On September 8, 2025, French Prime Minister Francois Bayrou arrived at the National Assembly in Paris to provide his general policy declaration during the parliamentary extraordinary session before a vote of confidence over the government’s austerity budget.
Despite Tuesday’s lackluster actions, France now has the second-highest bond yields in the eurozone following the fall of the administration led by Francois Bayrou.
Italy’s 10-year yield, BX:TMBMKIT-10Y, is 3.51%, which is slightly higher than France’s BX:TMBMKFR-10Y, which is 3.49%, according to Refinitiv data. (France was actually higher on Bloomberg, but that was because the benchmark bond used in the calculations changed.)
With a yield of 2.44%, Germany’s BX:TMBMKDE-10Y debt has the lowest yield in the eurozone.
The market is penalizing France for its political unrest, as evidenced by the country’s lower debt-to-GDP ratio of 114% compared to 138 percent for Italy.
Following the 364-to-194 vote against the government, strategists were evaluating their next course of action. Yacine Rouimi and other analysts at Deutsche Bank pointed out that Bayrou should have received 210 votes under the current alliance, indicating “cracks in the ruling coalition.”

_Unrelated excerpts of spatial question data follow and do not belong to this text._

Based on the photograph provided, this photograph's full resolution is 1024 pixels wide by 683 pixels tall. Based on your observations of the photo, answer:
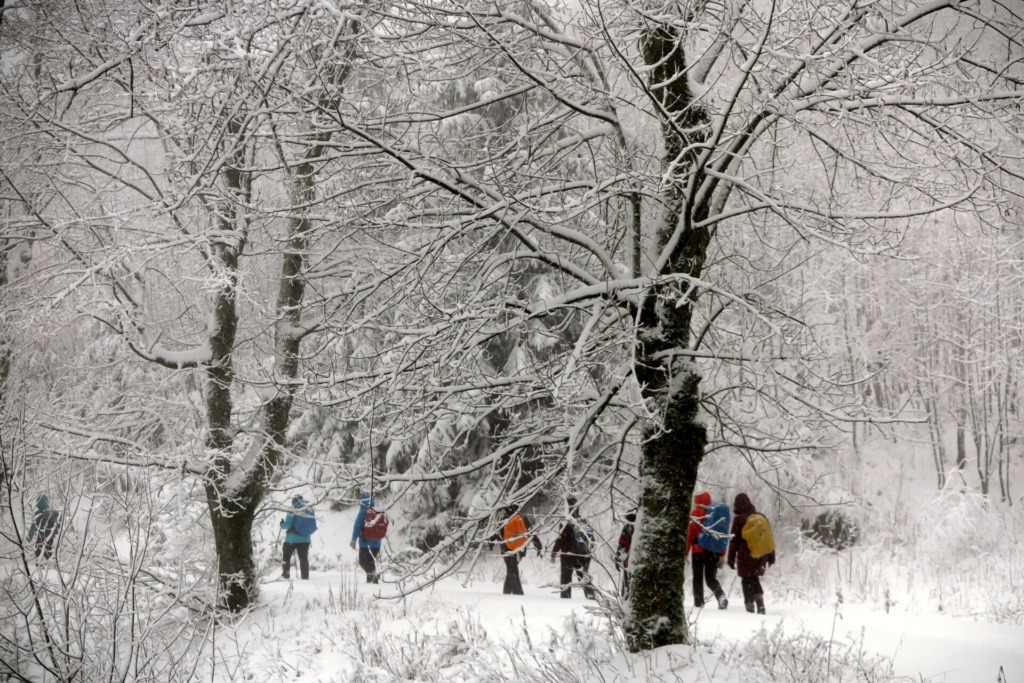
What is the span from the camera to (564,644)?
5.47 metres

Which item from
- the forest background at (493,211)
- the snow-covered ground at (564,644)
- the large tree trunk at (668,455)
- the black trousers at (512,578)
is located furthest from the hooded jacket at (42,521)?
the black trousers at (512,578)

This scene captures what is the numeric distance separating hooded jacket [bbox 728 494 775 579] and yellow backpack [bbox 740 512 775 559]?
2.0 inches

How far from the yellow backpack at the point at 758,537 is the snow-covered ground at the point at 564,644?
0.72 m

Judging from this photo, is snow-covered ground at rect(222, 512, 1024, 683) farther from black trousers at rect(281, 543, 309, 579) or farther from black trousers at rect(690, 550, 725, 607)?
black trousers at rect(281, 543, 309, 579)

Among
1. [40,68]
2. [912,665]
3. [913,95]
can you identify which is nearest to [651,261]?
[913,95]

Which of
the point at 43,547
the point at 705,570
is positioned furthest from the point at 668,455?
the point at 705,570

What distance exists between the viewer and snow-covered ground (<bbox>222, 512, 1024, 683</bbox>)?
4535 millimetres

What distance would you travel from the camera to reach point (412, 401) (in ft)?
14.9

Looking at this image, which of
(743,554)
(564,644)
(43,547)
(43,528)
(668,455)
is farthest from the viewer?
(743,554)

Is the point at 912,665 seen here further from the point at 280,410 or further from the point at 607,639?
the point at 280,410

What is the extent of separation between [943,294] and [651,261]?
1941 centimetres

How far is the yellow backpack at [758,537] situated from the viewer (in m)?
8.62

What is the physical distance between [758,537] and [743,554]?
0.29 metres

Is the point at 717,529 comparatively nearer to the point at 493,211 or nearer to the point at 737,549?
the point at 737,549
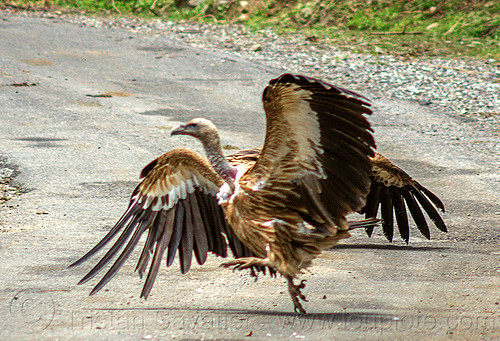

It is now probable that French President Emmanuel Macron will name a new prime minister, who will have to overcome a resolution of censure. Julien Conzano’s UBS strategists anticipate a nomination in ten days.
To locate such a person, former Prime Minister Gabriel Attal had proposed appointing a negotiator to help in inter-party discussions.
The UBS strategists warn that the October submission of a finance bill “may mark a turning point in terms of political clarity and market volatility.”
How severe the trouble will be is the question in the markets.
“For the time being, it is highly improbable that there would be a true financial crisis with a self-reinforcing doom spiral in which larger deficits lead to increasingly higher yields. France is not a clear contender for a financial crisis because of its nearly balanced current account. Holger Schmieding, chief economist at Berenberg, stated, “Of course, we cannot rule it out completely.”
However, he anticipates that France would struggle through weak growth, slightly higher bond yields, and perhaps an easing of Macron’s pension changes.
According to the Deutsche Bank team, uncertainty will cause the French economy to lag by 0.3 percentage points. “Uncertainty shocks are still affecting activity, but our simulations indicate they are less harmful now than they were in the past. Since France has reportedly adapted to living in a high level of uncertainty, they stated that it is doubtful that the present uncertainty shock will cause the economy to enter a recession anytime soon.